2. The power of a dream
Art, creativity, my love of fashion and the pursuit of style have always been part of my way of life and, in the beginning, I dreamed of having a traditional career in this field. I had fit perfectly into the whirling momentum of the fashion world, as a photographer and influencer, when the cancer diagnosis came long. Just as I seemed to have reached the pinnacle of telling the story of a world all about beauty and perfection, I was swept away by a fate that reminded me, quite simply, that real life is not all like that. I had to learn that I was not invincible and accept that, yes, the big C could happen to me too. It was at this point that I realised I could use my dream, my passion, to tell a story about a journey into a more real world, one where we may also be vulnerable and imperfect, but one in which we need never be defeated. This realisation first gave me the strength to save myself and today it gifts me the dream that I can be an inspiration to others, supporting those who are going through a dark phase by reminding them to listen more to their body, and to wear a look of confidence, also through beauty and self-expression.

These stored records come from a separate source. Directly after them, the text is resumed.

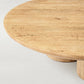 Oslo Cylinder Round Coffee Table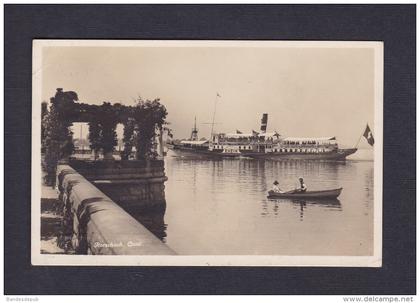 Suisse SG - Rorschach - Quai ( bateau Rheindampfer Ed. Photoglob )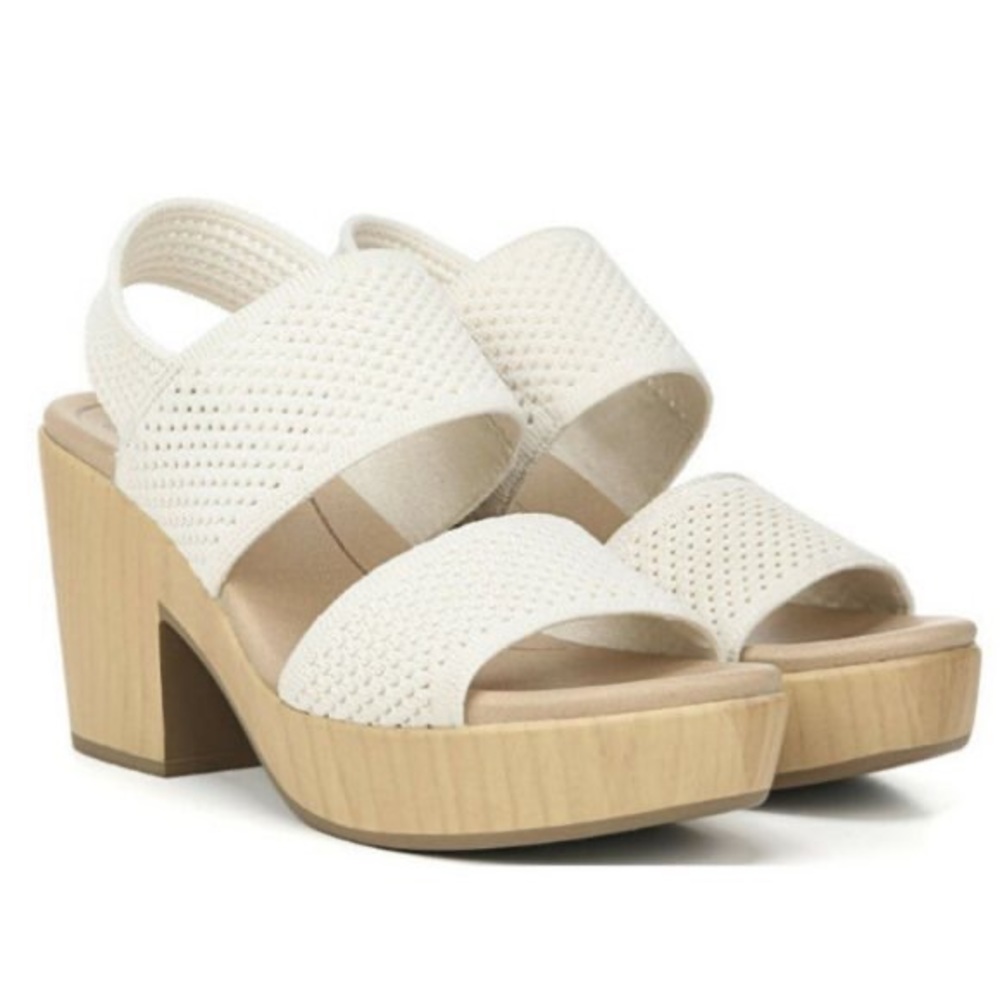 Super cute Dr. Scholls Becca Plaform Sandals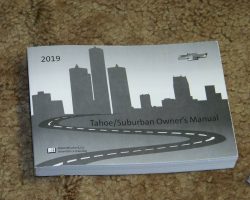 2019 Chevrolet Tahoe Owner's Manual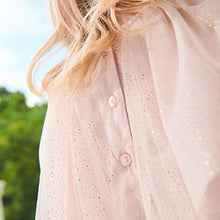 Load image into Gallery viewer, Pale Pink Sparkle Tulle Party Dress (3mths-6yrs)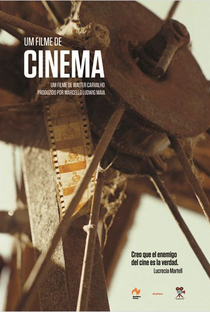 Um Filme de Cinema - Poster / Capa / Cartaz - Oficial 2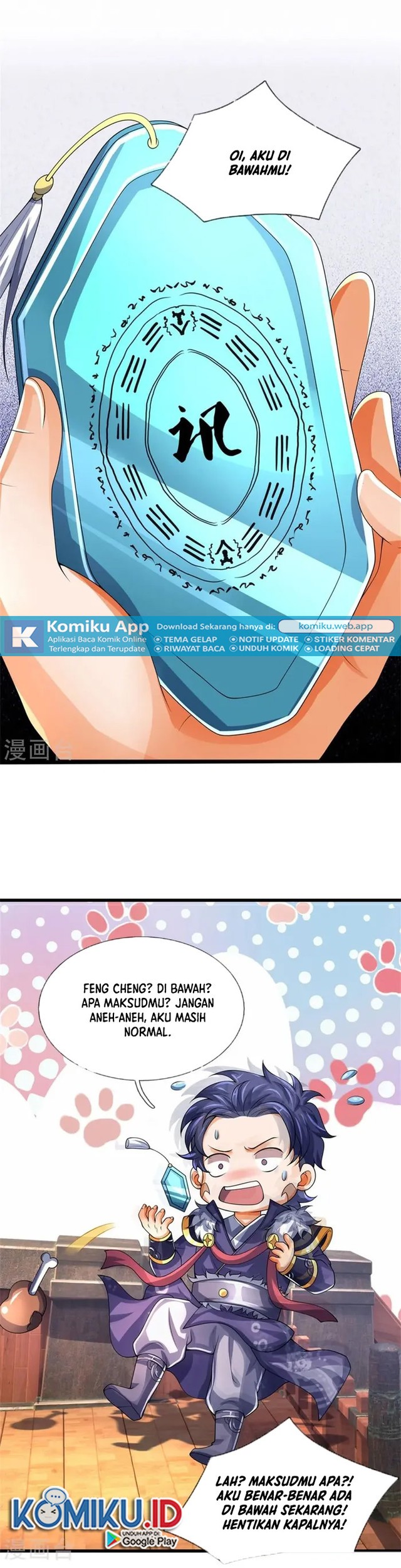Shenwu Tianzun Chapter 489 Gambar 18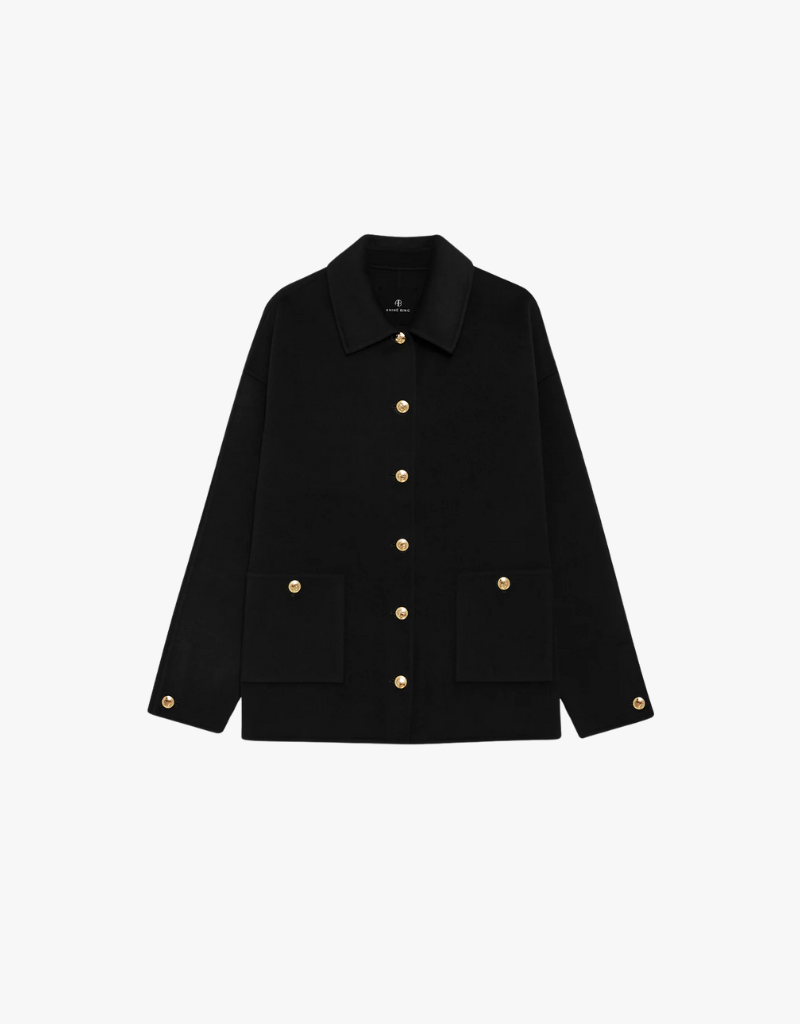 Anine Bing Luca Jacket in Black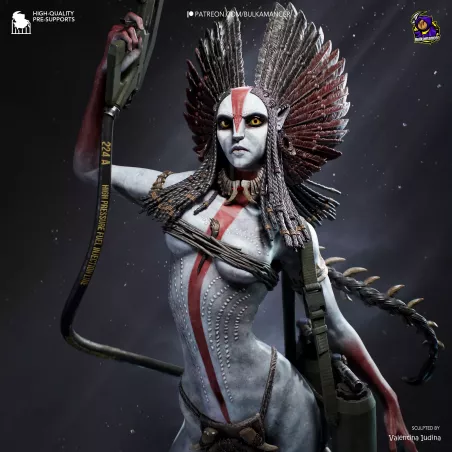 Flame Witch n’est pas une figurine ordinaire : c’est une pièce spectaculaire, élégante et pleine de personnalité.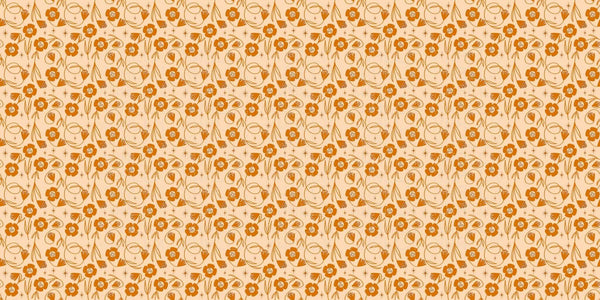 Sıcak Floral İlham Duvar Posteri - Sample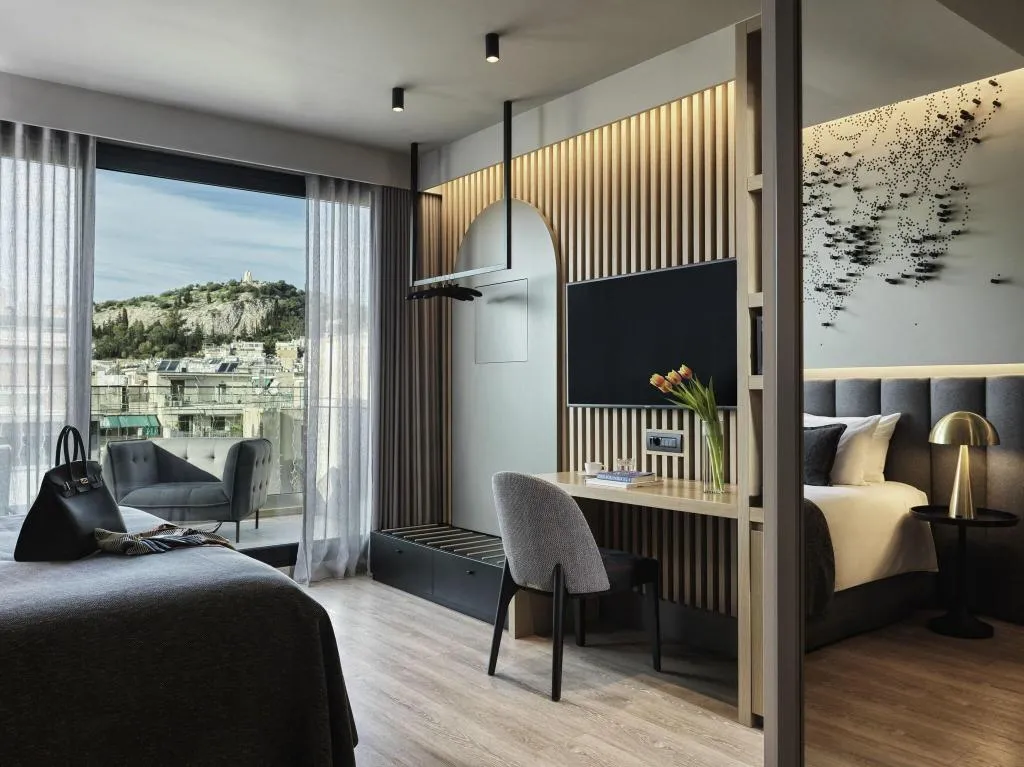 Double or Twin SUPERIOR Room, Heritage Hill Hotel, Athens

3. My journey into real beauty
Surviving cancer changes how you see life forever. The most difficult step was to accept that it had actually happened to me. At first I was angry and upset to the point that, despite considering myself a “social butterfly”, I decided I would say nothing and fight alone. Fortunately I realised that this was not the wisest choice, so one day I said it openly: ‘I have cancer, I am scared, I need help, I need you’. This opened the door to a wave of support and advocacy that I could not have imagined at that dark time. I simultaneously experienced the incredible beauty of extraordinary solidarity and the deepest of all fears. I am alive today, without a doubt, also thanks to the support of my community. The way people connected to my story, the way they gave me their energy to support me in my battle was an unimaginable privilege. Facing cancer changed me, inside and out, I carry indelible marks in my body, but today I have the crystal-clear knowledge that we are the ones who create style, in spite of every situation. Being authentic allows us to be free and, often, this means we are able to experience beauty where we least imagined we might do so.
4. What I learned and won’t let go
There are many lessons to be learnt while battling a terminal illness. Some, until it happens to you, may seem trivial and blown out of proportion but, as a survivor, I want to repeat them, so that they may inspire greater awareness in the priorities we choose in our daily lives.
Life is very short and we are not super heroes. We should let go of all the things that are not really important. Regrets are no good to anyone and it is better to focus on precise actions for the future. The moments we spend with the people who love us are precious. It is never a wise choice to hide how we feel for too long in order to appear more socially appealing. We are stronger when we support each other. This in particular is a message I want to share with all women: united we can claim a more authentic way of being in society, with our own rules. We must never stop following our dreams, and we must do so stubbornly if need be. For change to come about, there is always a price to be paid, in courage.